A l’occasion de ce cette traditionnelle conférence de presse des membres du gouvernement, le ministre Billy Nankouman Doumbouya a mis l’accent sur la présentation du bilan de son département et annoncé les perspectives de l’année en cours.

Au lendemain de la présidentielle de 2010, a déclaré le chef du département de la fonction publique, les autorités de la 3ème République ont hérité d’une situation économique difficile, caractérisée par un déficit budgétaire important avec à la base une déliquescence des institutions de l’Etat.

«  A l’arrivée du professeur Alpha Condé au pouvoir en 2010, l’organisation et le fonctionnement de l’administration publique présentaient des handicaps majeurs au rang desquels on peut citer : l’existence de nombreux dysfonctionnements dus, pour une grande partie, à l’inadaptation des normes d’organisation et de fonctionnement de l’administration, les conflits de missions et d’attributions entre les organisations et les structures des différents ministères », a expliqué le Ministre de la Fonction Publique, de la Réforme de l’Etat et de la Modernisation de l’Administration.

Eu égard à ces constats a-t-il indiqué, « les actions d’amélioration réalisées par le gouvernement ont permis au cours de la période écoulée (2011-2018) de parvenir aux résultats suivants : l’amélioration des normes d’organisation et de fonctionnement de l’administration publique à travers une révision de la loi L029, portant principes fondamentaux d’organisation, de fonctionnement et de contrôle des services publics et datant de 2001, et son remplacement par la loi L/2018/025, portant organisation générale de l’Administration publique ; la rationalisation de l’organisation des ministères à travers la conduite d’un processus d’arbitrage en vue d’harmoniser les textes d’attribution et les décrets organiques des différents ministères ».

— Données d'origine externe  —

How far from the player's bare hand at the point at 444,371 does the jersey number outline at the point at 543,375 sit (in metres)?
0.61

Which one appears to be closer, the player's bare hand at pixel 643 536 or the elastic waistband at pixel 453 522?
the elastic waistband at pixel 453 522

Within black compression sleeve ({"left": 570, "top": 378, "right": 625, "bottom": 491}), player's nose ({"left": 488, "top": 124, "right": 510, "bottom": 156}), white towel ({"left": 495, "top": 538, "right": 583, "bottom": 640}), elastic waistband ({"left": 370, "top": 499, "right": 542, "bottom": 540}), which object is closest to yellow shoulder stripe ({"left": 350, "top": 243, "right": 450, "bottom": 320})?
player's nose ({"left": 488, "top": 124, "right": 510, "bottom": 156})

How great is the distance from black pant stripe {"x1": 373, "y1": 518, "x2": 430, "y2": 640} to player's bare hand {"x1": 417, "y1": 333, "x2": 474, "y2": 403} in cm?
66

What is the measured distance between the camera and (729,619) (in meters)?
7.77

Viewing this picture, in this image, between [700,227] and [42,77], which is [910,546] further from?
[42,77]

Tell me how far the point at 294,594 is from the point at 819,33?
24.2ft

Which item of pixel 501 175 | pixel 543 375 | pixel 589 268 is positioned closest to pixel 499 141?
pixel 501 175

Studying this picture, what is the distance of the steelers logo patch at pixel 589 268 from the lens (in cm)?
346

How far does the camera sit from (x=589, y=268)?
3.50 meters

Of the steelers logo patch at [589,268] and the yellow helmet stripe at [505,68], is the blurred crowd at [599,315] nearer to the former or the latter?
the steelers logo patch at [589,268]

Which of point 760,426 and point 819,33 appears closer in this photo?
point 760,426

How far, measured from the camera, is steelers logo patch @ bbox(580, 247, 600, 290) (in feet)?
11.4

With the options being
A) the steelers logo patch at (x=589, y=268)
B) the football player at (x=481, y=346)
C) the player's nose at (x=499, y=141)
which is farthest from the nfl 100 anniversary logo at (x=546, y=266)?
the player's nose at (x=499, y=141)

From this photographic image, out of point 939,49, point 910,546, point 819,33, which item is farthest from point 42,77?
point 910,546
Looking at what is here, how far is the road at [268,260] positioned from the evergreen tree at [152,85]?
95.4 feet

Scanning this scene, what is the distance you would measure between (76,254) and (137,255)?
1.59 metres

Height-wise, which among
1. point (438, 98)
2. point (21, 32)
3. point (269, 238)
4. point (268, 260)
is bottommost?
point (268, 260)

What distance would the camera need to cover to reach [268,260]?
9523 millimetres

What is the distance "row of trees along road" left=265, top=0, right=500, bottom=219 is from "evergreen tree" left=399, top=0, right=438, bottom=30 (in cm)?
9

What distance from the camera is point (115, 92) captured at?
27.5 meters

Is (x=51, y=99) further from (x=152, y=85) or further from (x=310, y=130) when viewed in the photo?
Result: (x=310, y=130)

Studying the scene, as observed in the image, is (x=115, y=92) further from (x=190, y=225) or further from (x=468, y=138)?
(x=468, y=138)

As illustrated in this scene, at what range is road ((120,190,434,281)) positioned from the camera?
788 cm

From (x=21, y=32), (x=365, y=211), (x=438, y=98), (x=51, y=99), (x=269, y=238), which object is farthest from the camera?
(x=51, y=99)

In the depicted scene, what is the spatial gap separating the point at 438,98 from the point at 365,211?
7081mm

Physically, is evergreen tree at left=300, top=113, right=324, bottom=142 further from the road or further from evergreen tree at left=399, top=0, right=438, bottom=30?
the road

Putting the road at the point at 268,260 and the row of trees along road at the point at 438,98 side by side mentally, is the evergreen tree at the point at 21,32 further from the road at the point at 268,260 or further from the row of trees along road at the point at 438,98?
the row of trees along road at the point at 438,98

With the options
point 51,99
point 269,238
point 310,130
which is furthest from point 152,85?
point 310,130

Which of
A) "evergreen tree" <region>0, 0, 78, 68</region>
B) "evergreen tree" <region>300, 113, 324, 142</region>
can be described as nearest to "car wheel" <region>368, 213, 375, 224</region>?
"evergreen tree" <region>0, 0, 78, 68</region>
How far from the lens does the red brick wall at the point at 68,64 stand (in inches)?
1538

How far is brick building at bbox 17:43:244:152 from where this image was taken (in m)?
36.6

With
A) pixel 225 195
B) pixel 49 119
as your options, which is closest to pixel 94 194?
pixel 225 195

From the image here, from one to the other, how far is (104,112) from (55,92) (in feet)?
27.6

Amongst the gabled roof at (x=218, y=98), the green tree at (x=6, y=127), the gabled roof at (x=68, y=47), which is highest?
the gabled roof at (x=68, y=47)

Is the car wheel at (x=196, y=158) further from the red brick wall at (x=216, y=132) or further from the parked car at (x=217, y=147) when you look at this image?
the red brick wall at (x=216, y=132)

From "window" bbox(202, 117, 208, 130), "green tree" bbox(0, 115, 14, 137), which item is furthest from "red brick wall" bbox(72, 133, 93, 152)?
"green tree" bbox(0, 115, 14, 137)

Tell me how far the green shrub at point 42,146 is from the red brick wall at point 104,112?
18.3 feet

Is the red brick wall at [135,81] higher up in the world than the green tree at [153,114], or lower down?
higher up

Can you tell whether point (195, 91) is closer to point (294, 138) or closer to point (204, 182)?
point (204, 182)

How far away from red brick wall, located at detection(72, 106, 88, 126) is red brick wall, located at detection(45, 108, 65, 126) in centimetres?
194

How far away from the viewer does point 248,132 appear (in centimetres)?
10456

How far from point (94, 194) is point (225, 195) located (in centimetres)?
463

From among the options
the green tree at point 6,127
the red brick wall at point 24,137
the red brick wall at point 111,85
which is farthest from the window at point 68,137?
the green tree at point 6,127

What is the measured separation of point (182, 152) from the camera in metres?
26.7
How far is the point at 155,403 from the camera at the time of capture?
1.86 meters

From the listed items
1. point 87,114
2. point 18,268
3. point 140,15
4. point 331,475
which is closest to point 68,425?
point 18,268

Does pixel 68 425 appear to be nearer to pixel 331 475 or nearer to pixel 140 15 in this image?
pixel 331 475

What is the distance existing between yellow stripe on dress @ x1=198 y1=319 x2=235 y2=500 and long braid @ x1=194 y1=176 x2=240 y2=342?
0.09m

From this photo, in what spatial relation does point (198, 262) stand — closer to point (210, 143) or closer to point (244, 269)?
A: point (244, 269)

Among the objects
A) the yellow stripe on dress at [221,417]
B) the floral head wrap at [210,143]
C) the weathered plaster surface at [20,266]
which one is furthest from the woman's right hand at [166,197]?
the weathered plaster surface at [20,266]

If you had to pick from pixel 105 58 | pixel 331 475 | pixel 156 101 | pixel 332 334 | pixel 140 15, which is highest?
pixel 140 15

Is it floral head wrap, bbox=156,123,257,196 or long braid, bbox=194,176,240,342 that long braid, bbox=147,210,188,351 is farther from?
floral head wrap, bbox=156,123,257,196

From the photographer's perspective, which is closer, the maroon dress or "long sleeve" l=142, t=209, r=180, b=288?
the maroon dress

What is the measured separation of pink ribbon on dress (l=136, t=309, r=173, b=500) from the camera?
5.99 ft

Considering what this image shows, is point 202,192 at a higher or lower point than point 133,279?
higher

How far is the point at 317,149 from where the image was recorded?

Ce n’est pas, le ministre de la Fonction Publique est revenu aussi sur la gestion des ressources humaines : « il a été introduit en Guinée le Salaire Minimum Interprofessionnel Garanti (SMIG) fixé à 440 000 ; la suppression de la RTS pour tous ceux qui sont payés à moins d’un million ; les salaires de base ont fait l’objet d’une augmentation de près de 200% entre 2010 et 2017. A titre d’exemple, un fonctionnaire de la hiérarchie A, engagé au grade 1, échelon 1, avec un indice de 1100 percevait en 2010 comme salaire de base un montant de 569 800. Le même fonctionnaire classé dans la même catégorie, bénéficie d’un indice 1540 dans la nouvelle grille élaborée en 2016 et bénéficie en 2017 d’un salaire de 1 586 200 francs guinéens. Soit son salaire de 2010 multiplié par 3 en 8 ans (…) La réalisation de l’opération de recensement biométrique des fonctionnaires et des contractuels permanents en 2014, qui a permis de reverser au trésor public plus de 30 milliards de francs guinéens et dégager du fichier plus de 11 000 agents qui percevaient indûment le salaire ».

Par ailleurs, il inscrit parmi les perspectives de  gestion de l’administration publique, la mise en œuvre du projet de Charte de la déconcentration, le projet de déconcentration de la gestion des ressources humaines dans les ministères de la Sécurité, de la Santé  ainsi que la poursuite de la mise en cohérence des organisations des ministères, à travers l’harmonisation et la validation des décrets organiques dans les départements, la réalisation d’un programme d’amélioration du cadre de gestion des ressources humaines de l’Etat.